**PROBLEM TO SOLVE:**
In the Moog earnings article, swap "revenues" for "turnover" and write out everything from "Moog's components business" down to "to $68 million.".

Moog Inc. started its fiscal year with a bang, easily topping analyst forecasts with a 43 percent surge in profits fueled by surprisingly strong sales from its space and defense and components businesses.

"It's a great start to the year," said Robert T. Brady, Moog's chairman and chief executive officer. "Everything's really rolling along."

The strong first quarter prompted the Elma aerospace company to hike its earnings forecast Monday for the entire year to $2.30 per share, which is 3 cents more than analysts surveyed by Thomson Financial/First Call were expecting and 17 percent above last year's profits.

Moog's profits surged to $24.1 million, or 56 cents per share, from $16.8 million, or 43 cents per share. The company's sales jumped by 15 percent to $356 million during the quarter that ended in December from $310 million a year earlier.

Much of the increase in earnings came from the company's space and defense business, which more than tripled its operating profits to $5.4 million as sales grew by 18 percent. Strong demand for defense controls, especially the U.S. Marine Corps' light armored vehicle program, fueled the increase, along with rising sales for replacement components for the Space Shuttle.

Earnings also improved at Moog's industrial controls business, with operating profits rising by 16 percent to $13.5 million as sales increased by 13 percent, led by a 45 percent rise in sales of controls used in steel mills being built in China. "Margins are improving as we move more toward selling systems, as opposed to components," Brady said.

Moog's components business increased its profits by 29 percent to $13.1 million as rising sales of equipment used on military aircraft such as the Euro Fighter and the Blackhawk helicopter contributed to a 22 percent jump in revenues to $68 million.

The company's growing medical devices business earned $2.1 million on nearly $11 million in sales as three acquisitions since last spring have allowed Moog to branch out into a new area. Moog agreed earlier this month to buy Colorado-based infusion pump maker Zevex International for $83.8 million. The deal, if it is completed by the end of March, could boost Moog's medical component sales to $25 million during the fiscal year that ends in September, Brady said.

"The Zevex acquisition relates directly to our strategy of becoming a specialist in infusion pumps," he said. "If we complete Zevex, we'll probably focus on developing the capabilities of the companies we've acquired" in the medical components business.

Earnings fell by 16 percent at Moog's aircraft controls business as the company absorbed high research and development costs, especially on the Boeing 787 Dreamliner commercial jet, while sales rose 3 percent to $130 million.

All of the aircraft sales growth came from Moog's commercial clients, with sales to Boeing rising by 16 percent while business jet sales grew slightly and replacement part revenues increased by 7 percent. Military aircraft component sales fell slightly.

(Saved entries)
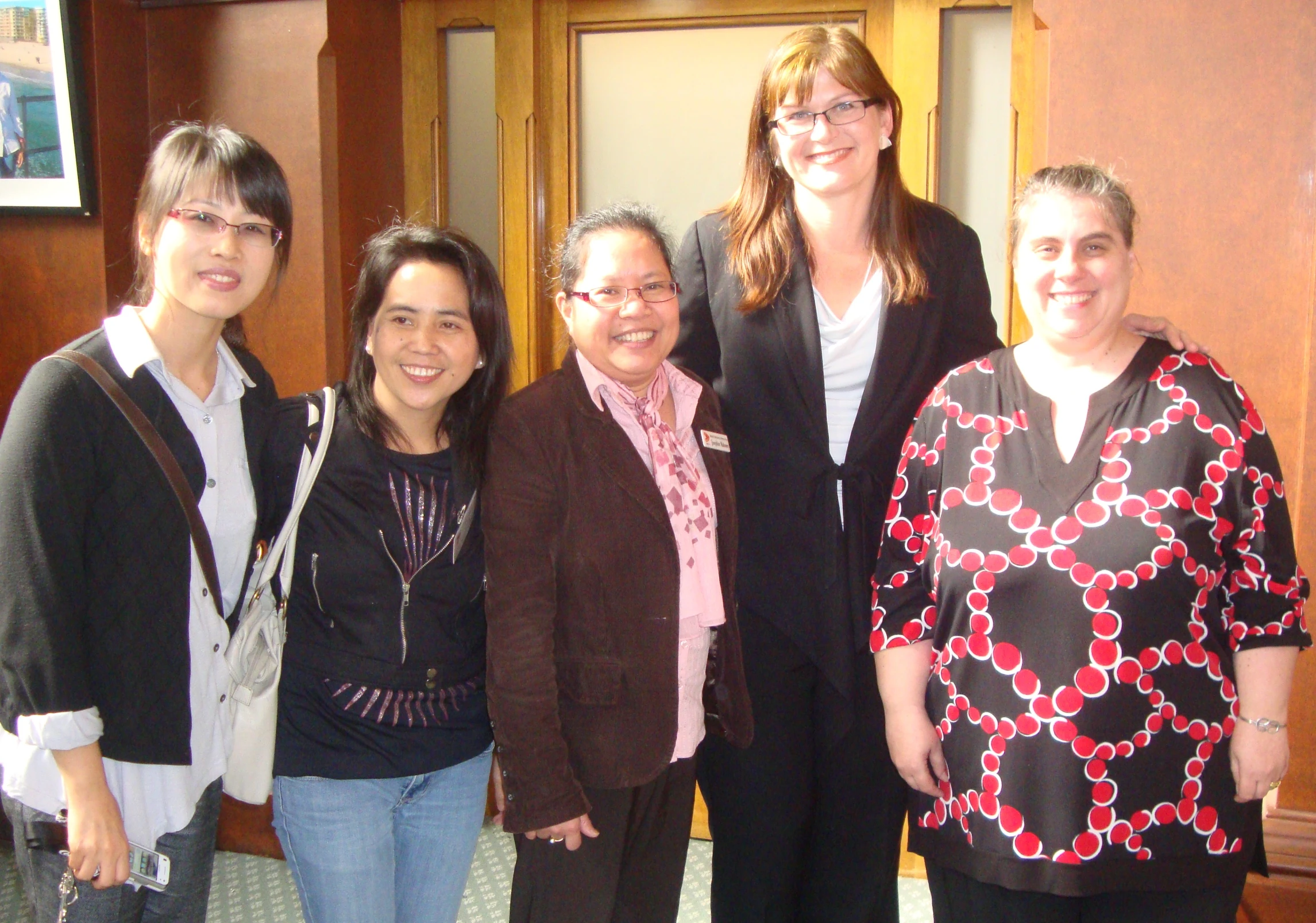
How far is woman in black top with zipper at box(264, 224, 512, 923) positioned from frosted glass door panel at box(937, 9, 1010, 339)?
1.48 metres

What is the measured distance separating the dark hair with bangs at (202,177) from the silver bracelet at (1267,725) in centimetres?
152

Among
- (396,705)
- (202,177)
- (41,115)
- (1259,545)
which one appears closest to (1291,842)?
(1259,545)

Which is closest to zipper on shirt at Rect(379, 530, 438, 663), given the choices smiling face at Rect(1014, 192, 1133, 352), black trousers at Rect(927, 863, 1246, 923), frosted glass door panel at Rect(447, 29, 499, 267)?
black trousers at Rect(927, 863, 1246, 923)

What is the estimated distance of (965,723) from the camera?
1404 millimetres

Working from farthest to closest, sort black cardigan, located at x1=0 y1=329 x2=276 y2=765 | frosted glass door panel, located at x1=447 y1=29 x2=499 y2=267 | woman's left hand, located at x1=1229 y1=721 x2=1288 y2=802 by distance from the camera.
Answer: frosted glass door panel, located at x1=447 y1=29 x2=499 y2=267
woman's left hand, located at x1=1229 y1=721 x2=1288 y2=802
black cardigan, located at x1=0 y1=329 x2=276 y2=765

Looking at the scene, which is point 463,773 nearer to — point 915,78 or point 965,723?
point 965,723

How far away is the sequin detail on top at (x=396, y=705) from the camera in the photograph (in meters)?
1.44

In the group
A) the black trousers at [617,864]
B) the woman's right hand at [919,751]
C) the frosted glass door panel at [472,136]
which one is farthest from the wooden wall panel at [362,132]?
the woman's right hand at [919,751]

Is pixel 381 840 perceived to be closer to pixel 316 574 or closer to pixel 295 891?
pixel 316 574

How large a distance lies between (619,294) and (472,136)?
145 centimetres

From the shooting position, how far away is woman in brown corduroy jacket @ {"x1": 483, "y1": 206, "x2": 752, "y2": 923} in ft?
4.66

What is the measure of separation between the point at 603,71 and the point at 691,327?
1.22 meters

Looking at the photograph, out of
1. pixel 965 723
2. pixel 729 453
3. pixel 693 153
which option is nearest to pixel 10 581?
pixel 729 453

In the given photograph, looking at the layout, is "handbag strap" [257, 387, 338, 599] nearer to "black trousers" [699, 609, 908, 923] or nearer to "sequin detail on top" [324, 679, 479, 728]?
"sequin detail on top" [324, 679, 479, 728]
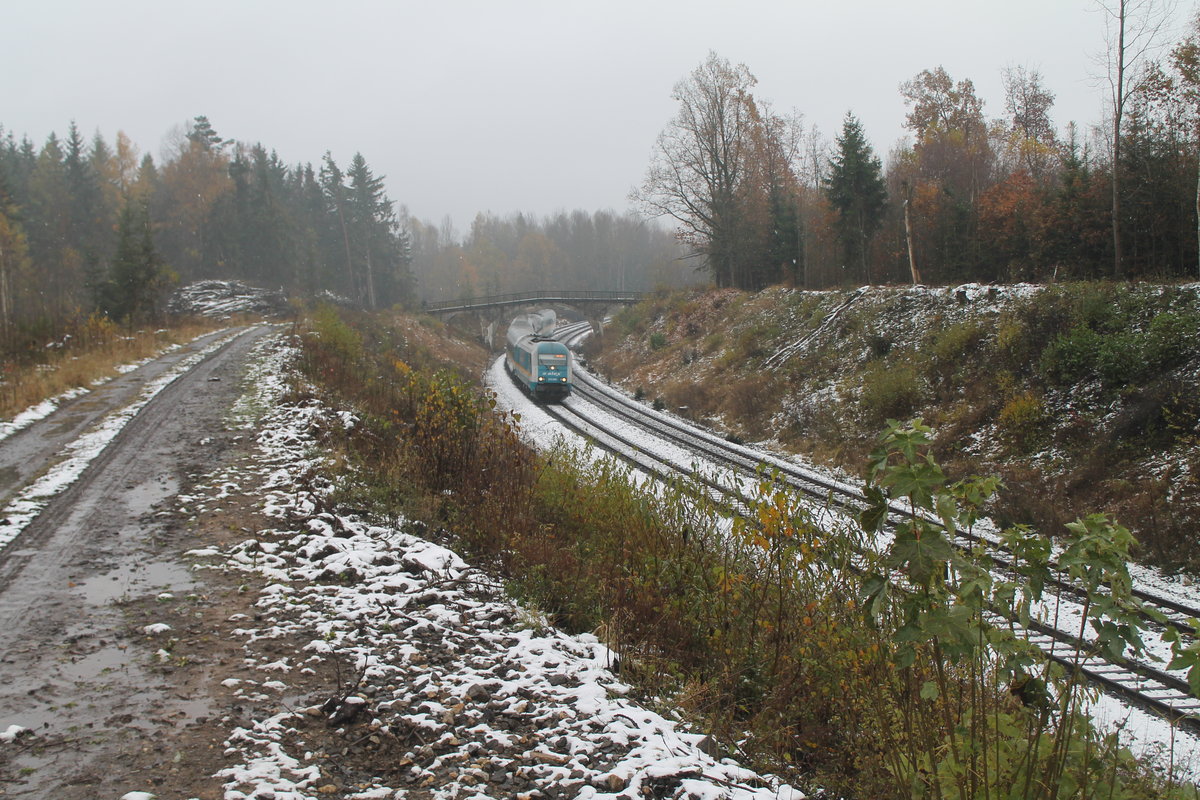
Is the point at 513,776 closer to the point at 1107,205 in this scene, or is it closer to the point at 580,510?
the point at 580,510

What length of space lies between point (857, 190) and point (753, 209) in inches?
367

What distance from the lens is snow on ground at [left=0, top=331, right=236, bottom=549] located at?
725cm

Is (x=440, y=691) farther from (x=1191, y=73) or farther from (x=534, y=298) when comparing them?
(x=534, y=298)

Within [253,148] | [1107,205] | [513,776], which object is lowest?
[513,776]

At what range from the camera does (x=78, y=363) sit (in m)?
17.0

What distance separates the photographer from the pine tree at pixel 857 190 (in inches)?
1323

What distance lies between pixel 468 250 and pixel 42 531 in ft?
401

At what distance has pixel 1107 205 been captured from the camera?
2072cm

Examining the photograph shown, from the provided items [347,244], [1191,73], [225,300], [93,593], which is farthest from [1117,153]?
[347,244]

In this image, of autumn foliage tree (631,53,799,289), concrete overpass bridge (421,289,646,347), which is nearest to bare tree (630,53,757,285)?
autumn foliage tree (631,53,799,289)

**OUTPUT:**
Moog's components business increased its profits by 29 percent to $13.1 million as rising sales of equipment used on military aircraft such as the Euro Fighter and the Blackhawk helicopter contributed to a 22 percent jump in turnover to $68 million.